Centre’s
plan for Budget overhaul doable?
India’s
Union Budget is set to see sweeping changes. The finance ministry set the ball
rolling a couple of weeks ago with the announcement that it would merge the
General and Rail Budgets. And most recently, it has declared its intention to
present the budget a month earlier from the customary last working day of
February. Plans to do away with the distinction between Plan and non-Plan
expenditure and replacing it with capital and revenue expenditure are also on
the anvil. The overall idea is to streamline processes and make the budget more
relevant.
The
declaration to join Rail and General Budget, for example, is a landmark move.
Warranted, ironically, by the same conditions that resulted in their separation
92 years back – fund shortage. Despite being the largest contributor to
revenue, the railways was acutely cash starved circa 1925. Money required for
expansion, development and maintenance was never adequately allocated. To solve
the problem, the then British rulers decided to separate the Rail Budget to
give the railways autonomy to spend its own money.
The move
helped resolve the crisis temporarily, years down the line, the plan failed to
produce desirable results. Subsidised fares and politicisation of issues
meant development and expansions did not materialise on the scale envisaged.
So, on the recommendation of the current railway minister Suresh Prabhu, the
government has decided to go for a merger. It would relieve the Indian Railways
the annual dividend to the tune of Rs 10, 000 crore that it pays to the
government to avail Gross Budget Support. A five-member committee has been
formed to work on the modalities and submit its report on 31 August. How it
pans out in the long run, remains to be seen.
Besides the
merger, the government is also envisaging presenting the Budget a month
earlier. Up until now, the Union Budget has been presented at February-end and
the entire process dragged on till mid-May. The Finance Bill, incorporating
Budget proposals - full year expenditure as well as tax changes – is not passed
until April-end or middle of May. But, as India’s financial year begins on
April 1, in March, the government needs the Parliament’s approval through
vote-on-account, to allocate a fraction – sixth to be precise – of the funds
for the first three months of the forthcoming financial year.
The
advancement of the Budget presentation to January-end, would obviate the need for
a vote-on-account as the passing of the Finance Bill would be accomplished by
the start of the financial year. Departments and state-owned firms would not
need to wait for the Budget to be passed by the Parliament to learn of the
amount allocated to them and could start spending right from the beginning of
the fiscal year. Tax payers, especially businesses, would benefit too as they
would get to know of their tax liabilities at the onset of the fiscal year.
The move
could also help government prepare for the implementation of the Goods and
Services Tax (GST) – an indirect tax that would subsume the multitude of
existing taxes – scheduled to be rolled out from April 1, 2017. With the GST
materialising, the second part of the budget, containing tax proposals, would
get slimmer with only direct tax proposals being mentioned alongside a few
others like Customs, which would still exist.
As part of
the budget overhaul, the government, further, is planning to scrap the
distinction between Plan and non-Plan expenditure with the 12th Five-Year Plan
(2012-17) ending this fiscal. Planned expenditure is that which helps to
increase the productive capacity of the economy, like allocated spend on
sectors like rural development and education. Non-Plan expenditure, on the
other hand, is simply expense on account of interest on Government debt,
pension, subsidies, salaries and defence. The centre intends to replace it with
capital expenditure and revenue expenditure to better differentiate between
money spent on creating assets and money spent on running the government.
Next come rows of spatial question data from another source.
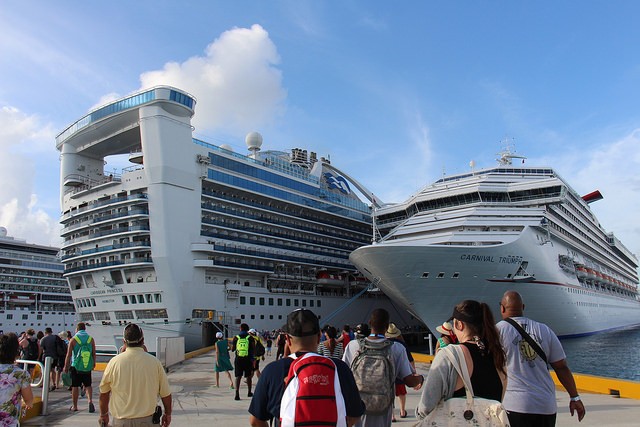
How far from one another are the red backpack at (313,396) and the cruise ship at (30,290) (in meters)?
67.1

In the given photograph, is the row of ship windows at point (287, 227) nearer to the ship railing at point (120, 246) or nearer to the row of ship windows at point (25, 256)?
the ship railing at point (120, 246)

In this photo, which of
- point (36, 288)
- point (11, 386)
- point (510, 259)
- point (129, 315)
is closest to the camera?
point (11, 386)

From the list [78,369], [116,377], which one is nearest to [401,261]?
[78,369]

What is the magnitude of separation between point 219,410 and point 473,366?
21.7 ft

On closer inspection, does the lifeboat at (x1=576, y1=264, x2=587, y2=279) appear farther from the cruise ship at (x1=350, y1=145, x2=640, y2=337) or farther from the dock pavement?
the dock pavement

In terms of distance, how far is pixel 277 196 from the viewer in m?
42.4

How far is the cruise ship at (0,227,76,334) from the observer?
60219mm

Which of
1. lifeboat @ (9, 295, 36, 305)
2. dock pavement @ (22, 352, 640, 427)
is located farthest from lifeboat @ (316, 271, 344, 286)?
lifeboat @ (9, 295, 36, 305)

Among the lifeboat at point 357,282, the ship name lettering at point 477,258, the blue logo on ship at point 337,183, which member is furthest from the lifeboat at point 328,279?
the ship name lettering at point 477,258

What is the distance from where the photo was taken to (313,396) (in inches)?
110

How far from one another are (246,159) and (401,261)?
1907cm

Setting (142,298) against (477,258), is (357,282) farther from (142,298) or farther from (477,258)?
(477,258)

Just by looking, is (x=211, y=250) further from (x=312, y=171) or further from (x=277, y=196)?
(x=312, y=171)

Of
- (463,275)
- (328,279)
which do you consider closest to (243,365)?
(463,275)
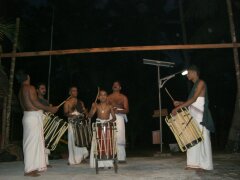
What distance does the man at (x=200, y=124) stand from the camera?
7.25 meters

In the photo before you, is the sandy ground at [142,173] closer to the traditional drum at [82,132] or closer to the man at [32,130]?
the man at [32,130]

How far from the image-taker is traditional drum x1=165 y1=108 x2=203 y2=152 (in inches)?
284

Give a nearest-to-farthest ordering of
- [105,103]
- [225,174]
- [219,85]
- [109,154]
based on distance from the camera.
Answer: [225,174] < [109,154] < [105,103] < [219,85]

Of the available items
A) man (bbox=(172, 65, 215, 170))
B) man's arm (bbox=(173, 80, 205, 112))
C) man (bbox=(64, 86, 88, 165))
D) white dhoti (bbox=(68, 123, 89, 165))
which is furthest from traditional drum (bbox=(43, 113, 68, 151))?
man's arm (bbox=(173, 80, 205, 112))

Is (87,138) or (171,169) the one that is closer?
(171,169)

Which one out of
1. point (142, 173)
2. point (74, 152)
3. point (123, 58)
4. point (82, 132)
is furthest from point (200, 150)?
point (123, 58)

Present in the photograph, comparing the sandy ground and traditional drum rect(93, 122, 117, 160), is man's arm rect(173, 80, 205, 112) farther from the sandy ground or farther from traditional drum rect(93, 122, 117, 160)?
traditional drum rect(93, 122, 117, 160)

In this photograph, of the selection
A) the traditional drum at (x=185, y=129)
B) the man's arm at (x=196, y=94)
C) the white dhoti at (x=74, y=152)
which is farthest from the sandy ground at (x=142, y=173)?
the white dhoti at (x=74, y=152)

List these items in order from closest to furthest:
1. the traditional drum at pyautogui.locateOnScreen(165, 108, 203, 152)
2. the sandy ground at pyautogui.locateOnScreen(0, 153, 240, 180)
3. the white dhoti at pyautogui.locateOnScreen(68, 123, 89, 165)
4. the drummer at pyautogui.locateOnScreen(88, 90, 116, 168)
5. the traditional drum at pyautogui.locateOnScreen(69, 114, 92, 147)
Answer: the sandy ground at pyautogui.locateOnScreen(0, 153, 240, 180) → the traditional drum at pyautogui.locateOnScreen(165, 108, 203, 152) → the drummer at pyautogui.locateOnScreen(88, 90, 116, 168) → the traditional drum at pyautogui.locateOnScreen(69, 114, 92, 147) → the white dhoti at pyautogui.locateOnScreen(68, 123, 89, 165)

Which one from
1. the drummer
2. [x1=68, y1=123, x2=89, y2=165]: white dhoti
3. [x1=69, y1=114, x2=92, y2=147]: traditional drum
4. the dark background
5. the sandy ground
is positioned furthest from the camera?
the dark background

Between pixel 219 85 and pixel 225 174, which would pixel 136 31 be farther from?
pixel 225 174

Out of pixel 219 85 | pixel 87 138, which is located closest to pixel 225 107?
pixel 219 85

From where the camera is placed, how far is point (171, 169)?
761cm

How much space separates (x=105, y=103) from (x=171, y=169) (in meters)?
1.85
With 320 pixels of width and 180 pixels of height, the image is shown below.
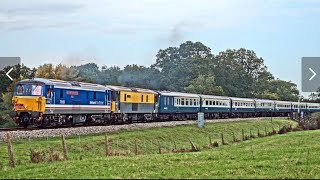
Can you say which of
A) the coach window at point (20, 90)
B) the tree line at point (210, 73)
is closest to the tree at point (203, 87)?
the tree line at point (210, 73)

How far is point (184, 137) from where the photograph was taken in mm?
42688

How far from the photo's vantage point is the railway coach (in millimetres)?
35156

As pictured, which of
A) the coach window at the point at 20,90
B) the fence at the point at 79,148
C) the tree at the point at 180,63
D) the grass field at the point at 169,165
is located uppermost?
the tree at the point at 180,63

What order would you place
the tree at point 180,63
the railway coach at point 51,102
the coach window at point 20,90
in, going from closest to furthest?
the railway coach at point 51,102, the coach window at point 20,90, the tree at point 180,63

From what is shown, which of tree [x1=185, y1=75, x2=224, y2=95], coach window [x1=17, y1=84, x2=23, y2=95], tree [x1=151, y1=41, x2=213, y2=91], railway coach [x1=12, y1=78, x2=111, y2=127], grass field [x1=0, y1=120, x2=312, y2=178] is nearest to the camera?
grass field [x1=0, y1=120, x2=312, y2=178]

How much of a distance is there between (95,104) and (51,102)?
647 cm

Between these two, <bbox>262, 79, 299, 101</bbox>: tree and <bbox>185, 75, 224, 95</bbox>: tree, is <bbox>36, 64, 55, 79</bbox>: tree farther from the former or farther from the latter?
<bbox>262, 79, 299, 101</bbox>: tree

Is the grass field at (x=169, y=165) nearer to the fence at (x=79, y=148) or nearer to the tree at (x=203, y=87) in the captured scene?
the fence at (x=79, y=148)

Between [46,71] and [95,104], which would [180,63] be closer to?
[46,71]

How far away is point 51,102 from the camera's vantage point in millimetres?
35969

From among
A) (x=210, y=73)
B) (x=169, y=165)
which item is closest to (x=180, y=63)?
(x=210, y=73)

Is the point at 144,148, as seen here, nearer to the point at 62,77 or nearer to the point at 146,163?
the point at 146,163

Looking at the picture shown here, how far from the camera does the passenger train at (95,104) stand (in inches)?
1393

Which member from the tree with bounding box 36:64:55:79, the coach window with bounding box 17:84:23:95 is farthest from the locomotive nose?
the tree with bounding box 36:64:55:79
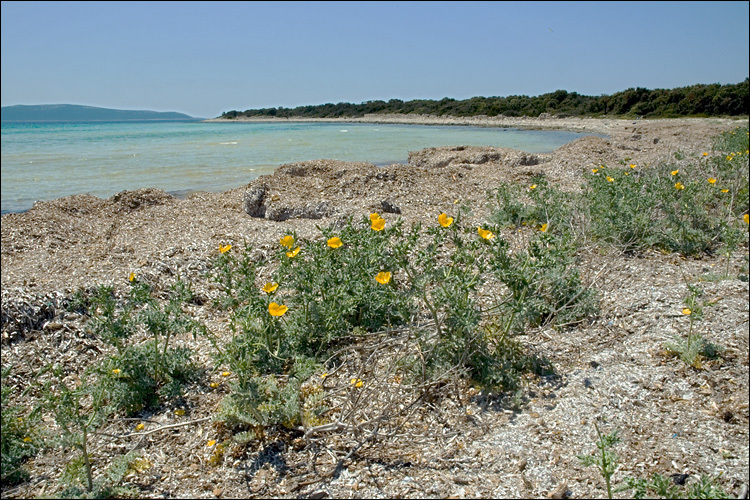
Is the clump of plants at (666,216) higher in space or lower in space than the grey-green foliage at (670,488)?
higher

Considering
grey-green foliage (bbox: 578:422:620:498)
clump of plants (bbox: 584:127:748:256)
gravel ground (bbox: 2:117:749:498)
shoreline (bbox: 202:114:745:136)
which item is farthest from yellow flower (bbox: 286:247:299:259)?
shoreline (bbox: 202:114:745:136)

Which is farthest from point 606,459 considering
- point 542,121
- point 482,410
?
point 542,121

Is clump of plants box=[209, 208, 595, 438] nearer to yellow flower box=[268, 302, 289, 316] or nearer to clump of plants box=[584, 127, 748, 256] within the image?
yellow flower box=[268, 302, 289, 316]

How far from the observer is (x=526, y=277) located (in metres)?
2.79

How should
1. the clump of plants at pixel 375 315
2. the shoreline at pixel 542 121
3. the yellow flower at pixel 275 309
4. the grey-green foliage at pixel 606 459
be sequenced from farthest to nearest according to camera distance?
the shoreline at pixel 542 121, the yellow flower at pixel 275 309, the clump of plants at pixel 375 315, the grey-green foliage at pixel 606 459

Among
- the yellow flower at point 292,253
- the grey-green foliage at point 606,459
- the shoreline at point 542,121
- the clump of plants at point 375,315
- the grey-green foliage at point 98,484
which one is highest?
the shoreline at point 542,121

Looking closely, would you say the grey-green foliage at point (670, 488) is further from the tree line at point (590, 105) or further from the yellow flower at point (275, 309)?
the tree line at point (590, 105)

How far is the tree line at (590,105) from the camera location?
28631 millimetres

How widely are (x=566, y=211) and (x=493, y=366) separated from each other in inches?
118

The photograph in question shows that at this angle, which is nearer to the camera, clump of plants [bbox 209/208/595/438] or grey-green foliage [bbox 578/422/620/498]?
grey-green foliage [bbox 578/422/620/498]

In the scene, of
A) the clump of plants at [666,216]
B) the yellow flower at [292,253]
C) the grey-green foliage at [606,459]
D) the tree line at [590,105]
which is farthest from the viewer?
the tree line at [590,105]

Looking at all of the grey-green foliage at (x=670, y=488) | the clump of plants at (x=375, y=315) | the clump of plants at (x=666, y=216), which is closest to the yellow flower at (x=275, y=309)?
the clump of plants at (x=375, y=315)

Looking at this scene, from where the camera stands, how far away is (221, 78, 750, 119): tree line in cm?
2863

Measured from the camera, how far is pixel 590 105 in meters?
42.7
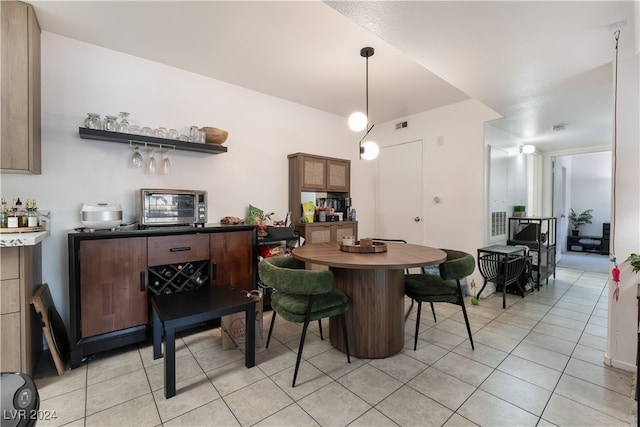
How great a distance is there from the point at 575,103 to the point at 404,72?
6.78 ft

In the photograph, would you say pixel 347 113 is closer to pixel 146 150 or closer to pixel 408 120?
pixel 408 120

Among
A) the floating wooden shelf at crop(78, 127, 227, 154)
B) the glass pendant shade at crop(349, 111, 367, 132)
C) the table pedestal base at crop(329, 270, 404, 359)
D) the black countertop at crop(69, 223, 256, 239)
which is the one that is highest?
the glass pendant shade at crop(349, 111, 367, 132)

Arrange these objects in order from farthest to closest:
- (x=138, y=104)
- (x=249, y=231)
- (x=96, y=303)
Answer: (x=249, y=231) < (x=138, y=104) < (x=96, y=303)

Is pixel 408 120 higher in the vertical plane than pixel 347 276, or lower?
higher

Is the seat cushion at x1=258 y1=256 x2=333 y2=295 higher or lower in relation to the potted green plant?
lower

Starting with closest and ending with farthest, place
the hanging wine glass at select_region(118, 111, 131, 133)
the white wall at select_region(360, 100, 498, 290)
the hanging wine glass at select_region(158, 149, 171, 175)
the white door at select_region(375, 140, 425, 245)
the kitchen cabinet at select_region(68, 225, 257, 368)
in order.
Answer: the kitchen cabinet at select_region(68, 225, 257, 368)
the hanging wine glass at select_region(118, 111, 131, 133)
the hanging wine glass at select_region(158, 149, 171, 175)
the white wall at select_region(360, 100, 498, 290)
the white door at select_region(375, 140, 425, 245)

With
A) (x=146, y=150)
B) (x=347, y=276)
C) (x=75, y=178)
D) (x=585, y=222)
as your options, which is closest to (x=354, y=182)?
(x=347, y=276)

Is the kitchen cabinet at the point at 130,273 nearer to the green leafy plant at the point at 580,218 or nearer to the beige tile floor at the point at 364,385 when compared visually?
the beige tile floor at the point at 364,385

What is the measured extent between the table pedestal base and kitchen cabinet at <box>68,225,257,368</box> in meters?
1.31

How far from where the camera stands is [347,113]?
4512mm

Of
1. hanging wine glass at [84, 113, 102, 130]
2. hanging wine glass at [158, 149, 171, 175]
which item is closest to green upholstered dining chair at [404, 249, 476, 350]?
hanging wine glass at [158, 149, 171, 175]

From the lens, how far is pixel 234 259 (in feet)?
9.49

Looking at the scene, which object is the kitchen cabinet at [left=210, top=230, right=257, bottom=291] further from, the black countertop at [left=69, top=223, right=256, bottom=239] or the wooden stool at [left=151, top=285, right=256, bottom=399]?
the wooden stool at [left=151, top=285, right=256, bottom=399]

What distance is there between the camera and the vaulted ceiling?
1773 mm
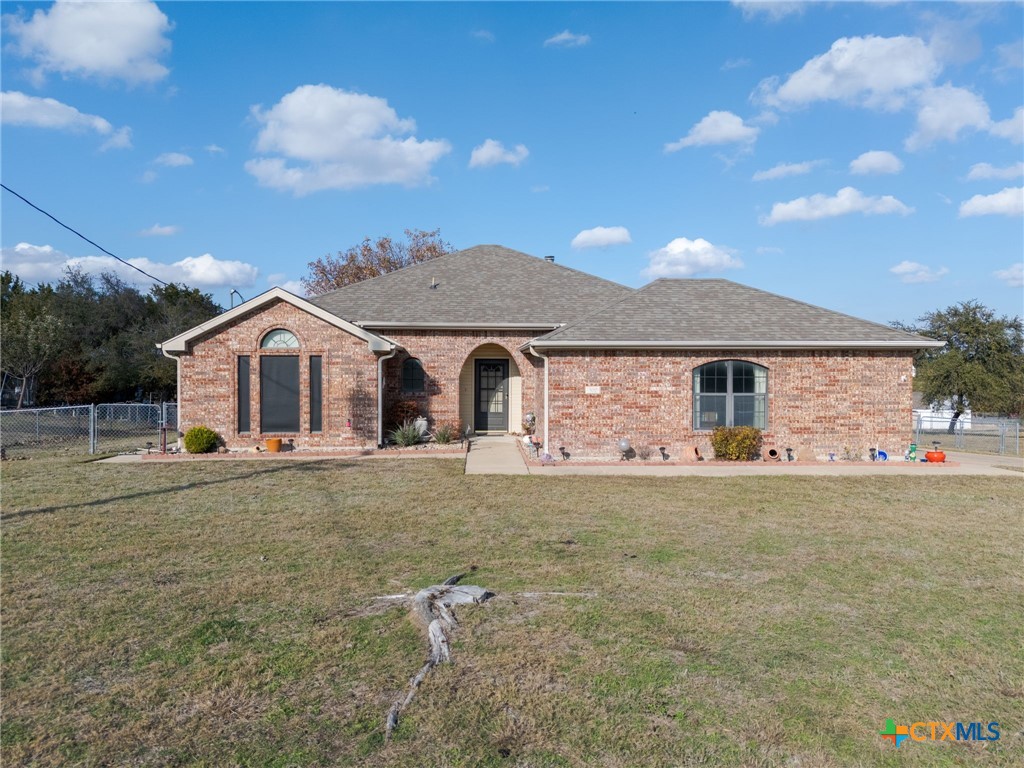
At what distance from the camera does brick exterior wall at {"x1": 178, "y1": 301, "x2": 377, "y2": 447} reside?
16.5 m

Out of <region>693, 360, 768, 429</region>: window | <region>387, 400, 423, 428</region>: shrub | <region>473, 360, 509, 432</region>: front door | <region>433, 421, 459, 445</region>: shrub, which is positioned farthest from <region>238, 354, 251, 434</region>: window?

States are being consulted for capital and revenue expenditure classification.
An internal group is working on the same.
With all the
ambitious plans of an overhaul, the question is: can the centre seamlessly push
the changes before the April 1 deadline? Experts point out that data –
comprehensive revenue and expenditure data – gathered till December, when
preparations start in full swing, may not be sufficient enough to draw the
budget. Currently, data on revenue and expenditure trends for nine months
(April to December) of the financial year is available by the time the Budget
is finalised in mid-February. With the Budget presentation advanced to January,
just about half-a-year’s data would be available to frame it. This would pose a
challenge.
Besides,
monsoons play a crucial role in preparing the Budget – effective Budget
planning depends on the monsoon forecasts for the coming fiscal. With dates
being rescheduled earlier, proper forecasts would not be available, making the
process even more challenging.
So far, the
budget cycle typically started around September-end. But with a new target
date, preparations need to begin right away so that the Centre does not
overshoot the deadline. How doable the overhaul exercise will be and what
results it will produce, only time can tell.